First of all, install the auth-mysql Apache module:
$ aptitude install libapache2-mod-auth-mysql $ a2enmod auth_mysql $ /etc/init.d/apache2 restart
Now you have to think about which database tables you’d like to use to handle the authentication. Redmine uses a table called users, which holds the username and a password hashed as SHA1 string. Basically you could have Apache authenticate against this table and require any valid user BUT Redmine creates a record for anonymous users with empty login and password which would allow access to our secured site by just entering empty credentials so please do not use this approach. What I did was to use the projects (their identifier) the user is assigned to and using them as groups to authenticate against. So when I want to allow access to all users from a specific project, I just have to configure Apache to require a group which is named like the project’s identifier.

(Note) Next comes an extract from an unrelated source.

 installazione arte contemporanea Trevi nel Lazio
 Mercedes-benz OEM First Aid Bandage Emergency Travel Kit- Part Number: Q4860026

The simplest way to achieve this is to create a database view which aggregates all the information we need:
CREATE VIEW users_auth_external AS SELECT u.login AS username, u.hashed_password AS passwd, GROUP_CONCAT(p.identifier) AS groups FROM `members` m INNER JOIN users u ON m.user_id = u.id INNER JOIN projects p ON m.project_id = p.id WHERE u.status = 1 GROUP BY username
You could go further and include just specific permissions (developer, administrator, …) in the group field, but we didn’t need any more authorization so we stopped here.

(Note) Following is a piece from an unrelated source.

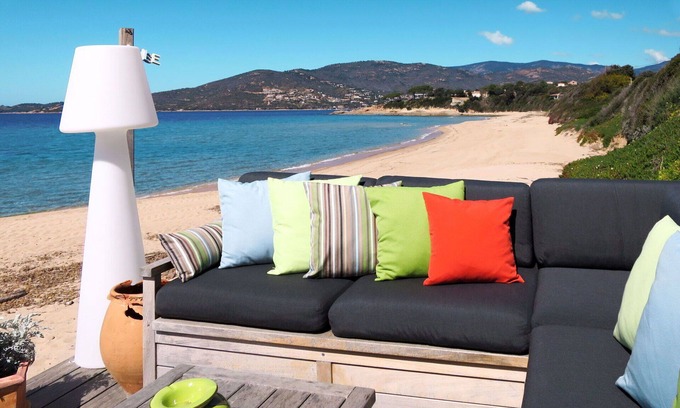 Sagone House | Beautiful apartment in villa for 6 guests with TV, terrace and pets allowed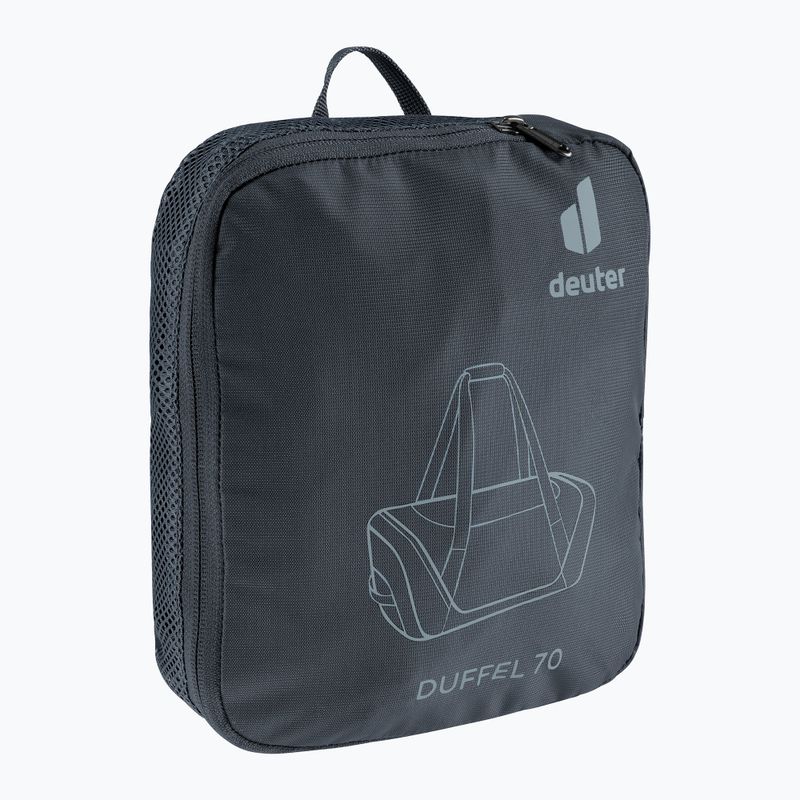 Geantă de călătorie deuter Duffel 70 l black 7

Having set up the database, you just need to tell Apache how to handle the authentication. In your vhost configuration use the following snippet (adjust location if the access control shouldn’t affect the whole vhost).
<Location /> AuthType Basic AuthName "My Authentication" AuthBasicAuthoritative Off AuthUserFile /dev/null AuthMySQL On AuthMySQL_Authoritative on AuthMySQL_Host localhost AuthMySQL_DB my_database AuthMySQL_User my_database_user AuthMySQL_Password my_database_password AuthMySQL_Password_Table users_auth_external AuthMySQL_Group_Table users_auth_external AuthMySQL_Username_Field username AuthMySQL_Password_Field passwd AuthMySQL_Group_Field groups AuthMySQL_Encryption_Types SHA1Sum Require group myproject </Location>
Reload your Apache (or restart if you didn’t after activating the module) and you should be up and running. If you are not able to log in, try to change the LogLevel of your vhost to debug and checking the log files.
Note: Redmine stores passwords as SHA1 hashes, so I’m using SHA1Sum in Encryption_Types. Possible values are (Source: DIRECTIVES in the Debian package):
- Pretty self-explanatory. Not recommended.
- Check the password via the standard Unix crypt() call, using DES hashing.
- Check the password via the standard Unix crypt() call, using an MD5 hash.
- Check the password via the standard Unix crypt() call, without preference for the hashing scheme employed. This is the generally preferred means of checking crypt()ed passwords, because it allows you to use other schemes which may be available on your system, such as blowfish.
- Compares with an MD5 hash, encoded in the way that PHP and MySQL handle MD5 hashes – 32 character hex code, with lowercase letters.
- Compares with a SHA1 hash, encoded the way that MySQL, PHP, and the sha1sum command produce their output (a 40 character lowercase hex representation).
- The hashing scheme used by the MySQL PASSWORD() function.